Abstract

A 13-year-old girl had an anaphylactic cardiac arrest with 45 minutes of resuscitation. After rewarming on day 3, a first examination was compatible with brain death, including an apnea test. Shortly thereafter, a stimulus to the trapezius muscle above the clavicles resulted in bilateral lower-limb withdrawal. A subsequent examination by another intensivist found, during vestibulo-ocular testing, bilateral lower-limb withdrawal. A radionuclide cerebral blood-flow test indicated no intracranial flow, and a computed tomography scan indicated diffuse severe cerebral edema. After these tests, stimulus to the trapezius muscle resulted in bilateral lower-limb extensor posturing.

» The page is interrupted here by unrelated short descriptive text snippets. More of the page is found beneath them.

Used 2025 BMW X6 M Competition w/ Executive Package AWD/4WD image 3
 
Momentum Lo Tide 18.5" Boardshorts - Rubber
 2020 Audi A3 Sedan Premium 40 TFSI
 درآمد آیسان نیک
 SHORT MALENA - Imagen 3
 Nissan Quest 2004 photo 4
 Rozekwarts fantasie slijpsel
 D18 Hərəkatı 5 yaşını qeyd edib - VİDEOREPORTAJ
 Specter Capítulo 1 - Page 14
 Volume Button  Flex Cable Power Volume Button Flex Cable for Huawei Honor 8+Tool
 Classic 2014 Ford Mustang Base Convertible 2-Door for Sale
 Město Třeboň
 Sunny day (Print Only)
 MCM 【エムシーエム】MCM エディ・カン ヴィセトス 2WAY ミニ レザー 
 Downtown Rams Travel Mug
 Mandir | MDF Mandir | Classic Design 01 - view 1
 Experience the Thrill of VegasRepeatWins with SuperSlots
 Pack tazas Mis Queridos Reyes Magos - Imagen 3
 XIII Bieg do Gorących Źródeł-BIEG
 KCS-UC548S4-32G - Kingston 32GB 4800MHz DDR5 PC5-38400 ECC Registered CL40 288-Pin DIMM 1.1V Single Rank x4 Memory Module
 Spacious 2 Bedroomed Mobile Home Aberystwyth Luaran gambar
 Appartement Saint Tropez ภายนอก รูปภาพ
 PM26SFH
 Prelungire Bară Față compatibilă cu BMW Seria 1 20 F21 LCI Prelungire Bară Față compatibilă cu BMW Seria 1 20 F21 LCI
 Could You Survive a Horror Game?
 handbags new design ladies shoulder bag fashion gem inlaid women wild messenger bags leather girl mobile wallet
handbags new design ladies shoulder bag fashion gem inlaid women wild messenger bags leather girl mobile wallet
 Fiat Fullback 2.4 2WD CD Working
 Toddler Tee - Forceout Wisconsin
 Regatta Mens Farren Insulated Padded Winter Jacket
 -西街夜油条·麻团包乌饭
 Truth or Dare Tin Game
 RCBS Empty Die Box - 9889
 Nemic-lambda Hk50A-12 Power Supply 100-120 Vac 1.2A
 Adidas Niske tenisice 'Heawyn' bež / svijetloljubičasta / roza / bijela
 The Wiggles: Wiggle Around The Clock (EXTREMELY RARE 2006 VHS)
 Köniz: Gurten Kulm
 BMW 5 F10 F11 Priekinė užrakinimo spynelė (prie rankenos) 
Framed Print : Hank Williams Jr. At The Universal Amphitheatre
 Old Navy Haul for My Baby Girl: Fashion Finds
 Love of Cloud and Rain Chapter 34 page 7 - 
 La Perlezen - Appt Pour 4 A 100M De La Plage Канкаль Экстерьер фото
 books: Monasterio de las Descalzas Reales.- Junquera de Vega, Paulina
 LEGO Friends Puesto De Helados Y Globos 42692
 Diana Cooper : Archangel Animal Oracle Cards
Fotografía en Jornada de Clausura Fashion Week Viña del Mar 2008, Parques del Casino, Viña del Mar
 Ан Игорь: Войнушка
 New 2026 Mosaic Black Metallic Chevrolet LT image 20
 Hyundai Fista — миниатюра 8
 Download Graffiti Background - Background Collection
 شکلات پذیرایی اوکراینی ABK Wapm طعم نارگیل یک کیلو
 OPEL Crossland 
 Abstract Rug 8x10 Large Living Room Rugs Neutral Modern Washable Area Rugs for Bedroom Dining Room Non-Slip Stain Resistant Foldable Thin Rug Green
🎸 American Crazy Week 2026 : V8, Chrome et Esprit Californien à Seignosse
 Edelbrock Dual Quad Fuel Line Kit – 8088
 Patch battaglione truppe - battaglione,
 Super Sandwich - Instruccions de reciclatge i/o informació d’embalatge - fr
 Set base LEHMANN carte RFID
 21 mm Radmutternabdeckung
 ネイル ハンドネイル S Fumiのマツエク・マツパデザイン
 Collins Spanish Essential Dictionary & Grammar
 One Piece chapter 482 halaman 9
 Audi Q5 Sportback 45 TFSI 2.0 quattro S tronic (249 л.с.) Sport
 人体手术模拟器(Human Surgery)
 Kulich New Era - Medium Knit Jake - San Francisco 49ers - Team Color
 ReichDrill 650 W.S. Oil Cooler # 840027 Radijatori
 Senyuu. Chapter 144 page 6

The next day, on repeated examination, the patient no longer had any response to stimulus, and was declared brain dead. This case raised two questions. Why should an intermittent lower-limb withdrawal response to supraclavicular stimulus be a more critical brain function, precluding a diagnosis of brain death (indicating that the patient has not lost integrative unity of the organism), than all other clinical and radiological findings? Was the withdrawal response of spinal origin or brainstem origin? How one chooses to interpret the withdrawal of lower limbs elicited by supraclavicular stimulus directly determines whether the patient in this case was dead.